What you need to do: Would you please transcribe the listing exactly, with no images?

Material for the task:
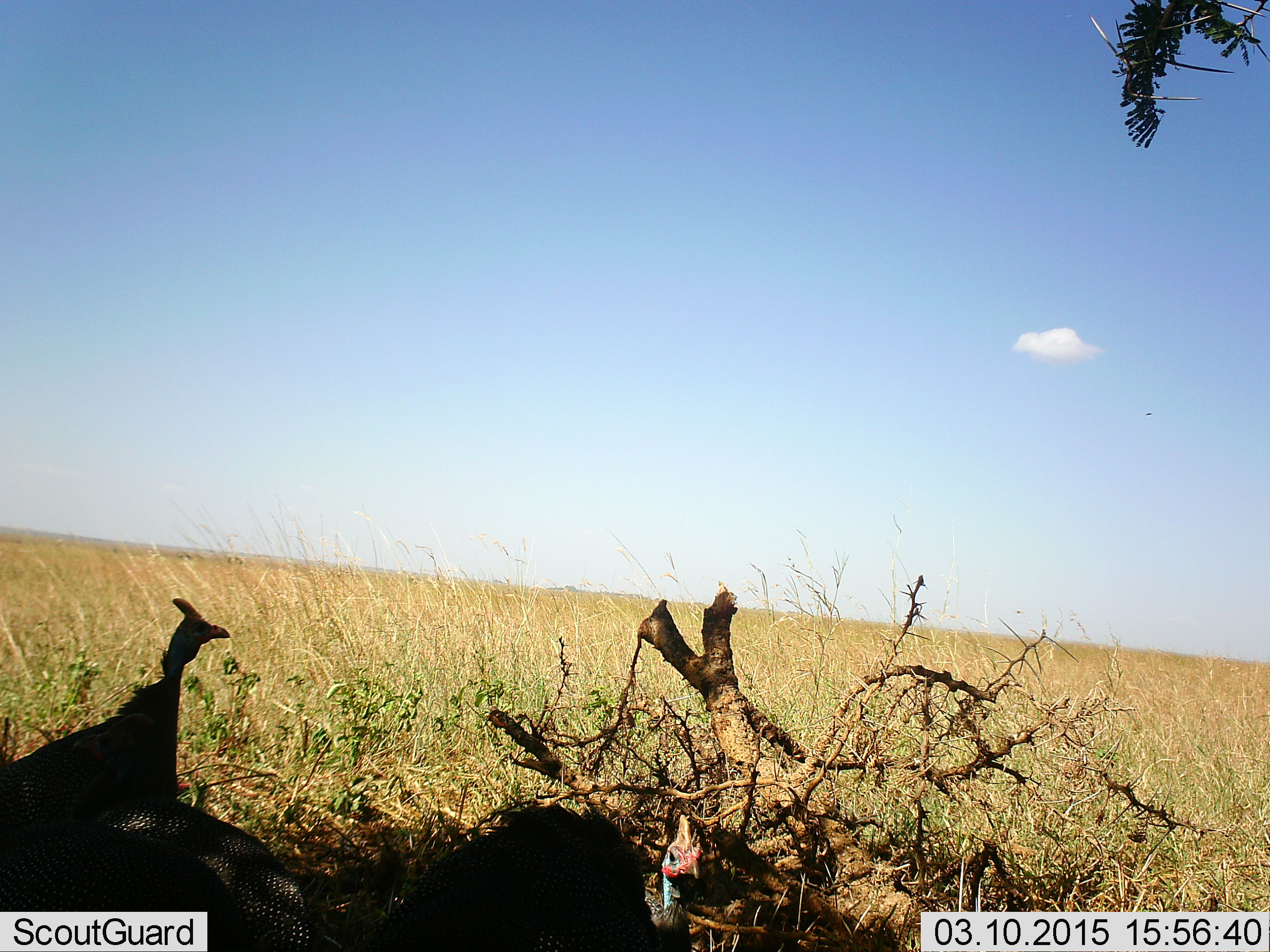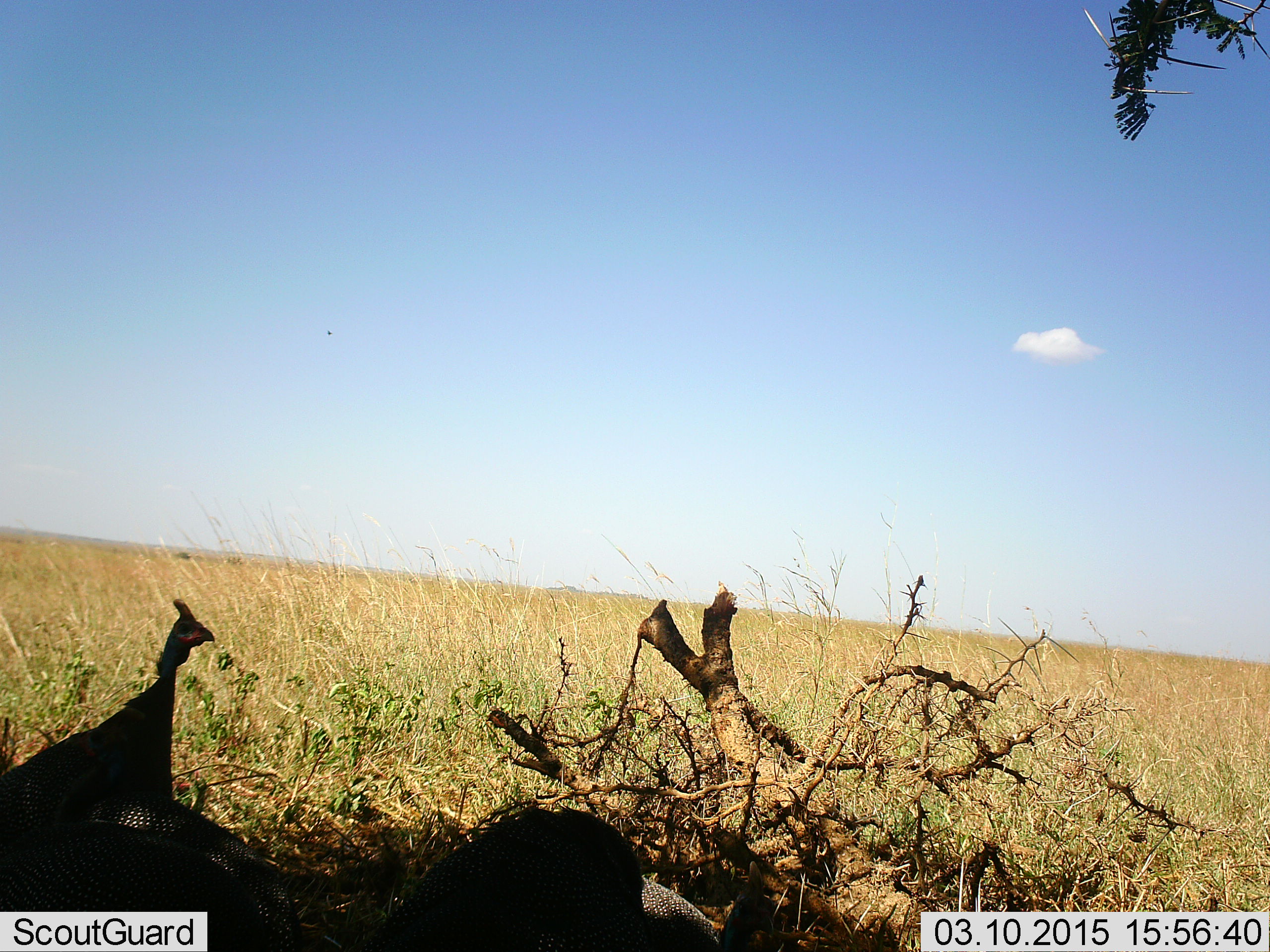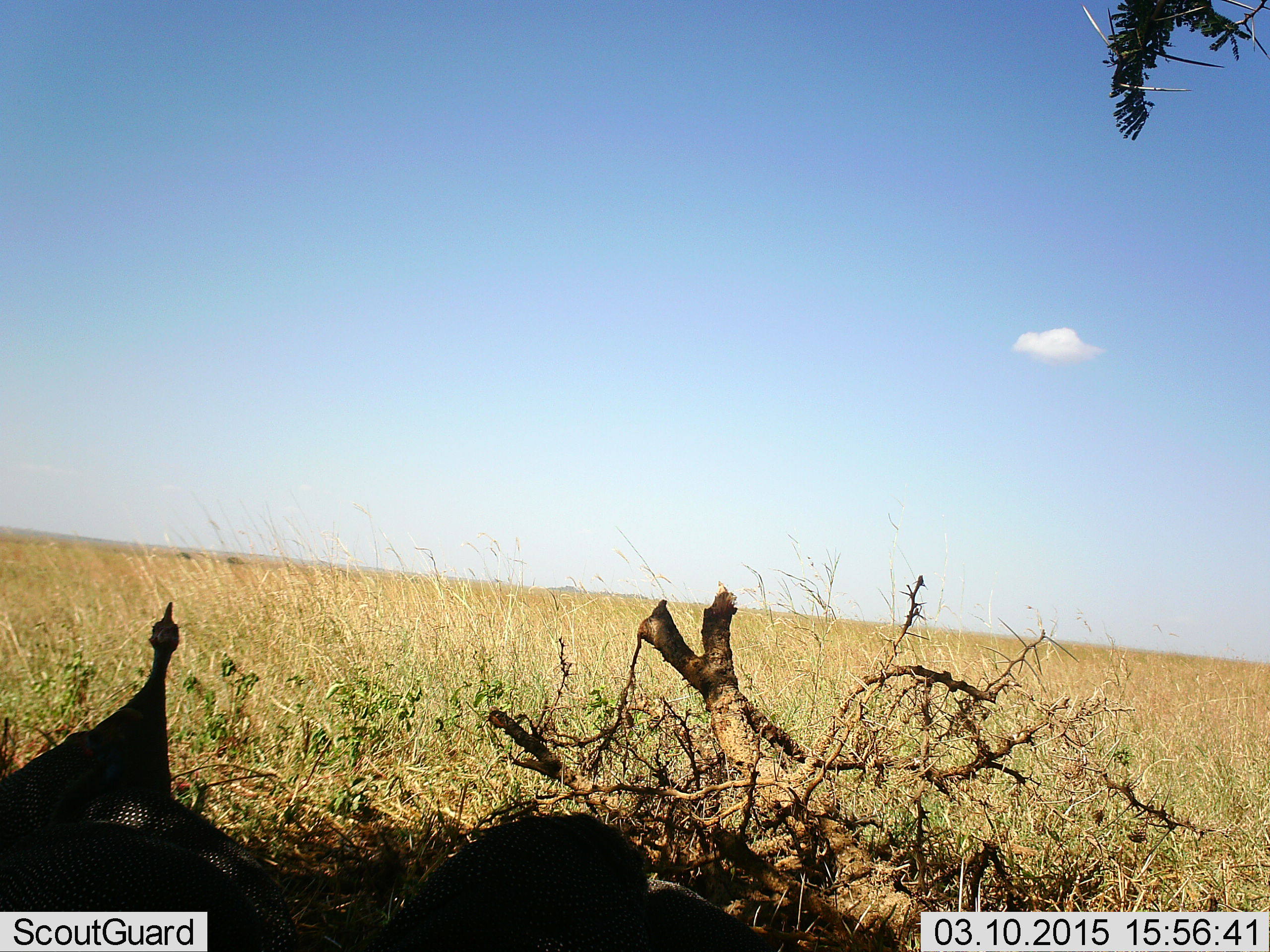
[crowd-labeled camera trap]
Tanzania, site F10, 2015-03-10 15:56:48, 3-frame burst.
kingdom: Animalia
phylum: Chordata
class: Aves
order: Galliformes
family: Numididae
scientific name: Numididae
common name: guinea fowl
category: guineafowl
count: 4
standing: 90%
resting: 0%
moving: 10%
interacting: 0%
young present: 0%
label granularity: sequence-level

Answer for the task:
[crowd-labeled camera trap]
Tanzania, site F10, 2015-03-10 15:56:48, 3-frame burst.
kingdom: Animalia
phylum: Chordata
class: Aves
order: Galliformes
family: Numididae
scientific name: Numididae
common name: guinea fowl
category: guineafowl
count: 4
standing: 90%
resting: 0%
moving: 10%
interacting: 0%
young present: 0%
label granularity: sequence-level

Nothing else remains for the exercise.